### Collected data entries
◇ ◇ ◇ ◇ ◇ ◇ ◇

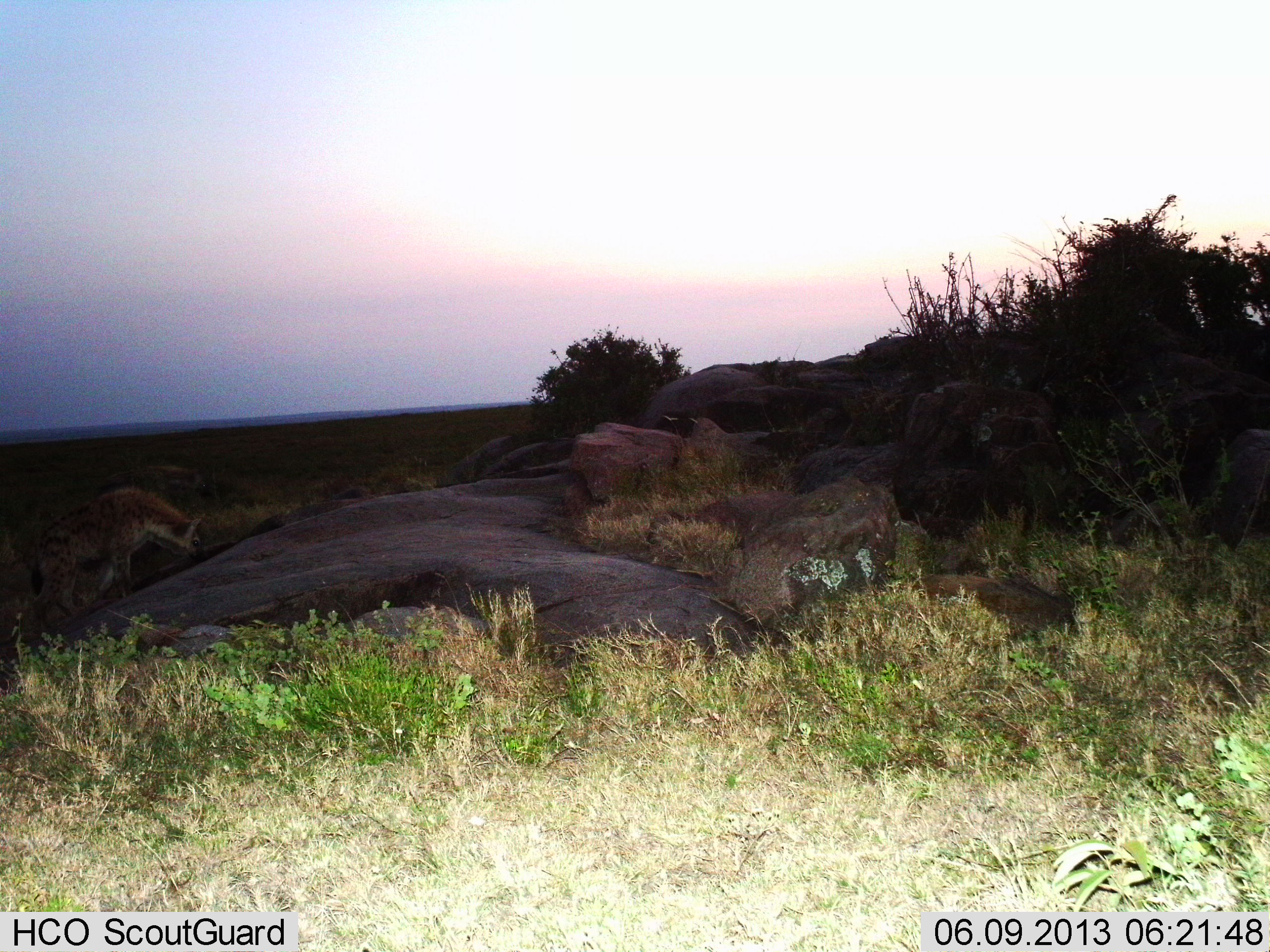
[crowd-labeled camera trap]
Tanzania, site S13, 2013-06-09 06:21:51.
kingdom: Animalia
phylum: Chordata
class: Mammalia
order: Carnivora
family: Hyaenidae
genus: Crocuta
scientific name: Crocuta crocuta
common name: spotted hyena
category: hyenaspotted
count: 1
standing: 20%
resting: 0%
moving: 70%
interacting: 10%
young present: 0%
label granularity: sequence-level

◇ ◇ ◇ ◇ ◇ ◇ ◇

### INSTRUCTIONS FOR THE TASK
Each record should be copied exactly, and each image left out.

### TASK RESPONSE
[crowd-labeled camera trap]
Tanzania, site S13, 2013-06-09 06:21:51.
kingdom: Animalia
phylum: Chordata
class: Mammalia
order: Carnivora
family: Hyaenidae
genus: Crocuta
scientific name: Crocuta crocuta
common name: spotted hyena
category: hyenaspotted
count: 1
standing: 20%
resting: 0%
moving: 70%
interacting: 10%
young present: 0%
label granularity: sequence-level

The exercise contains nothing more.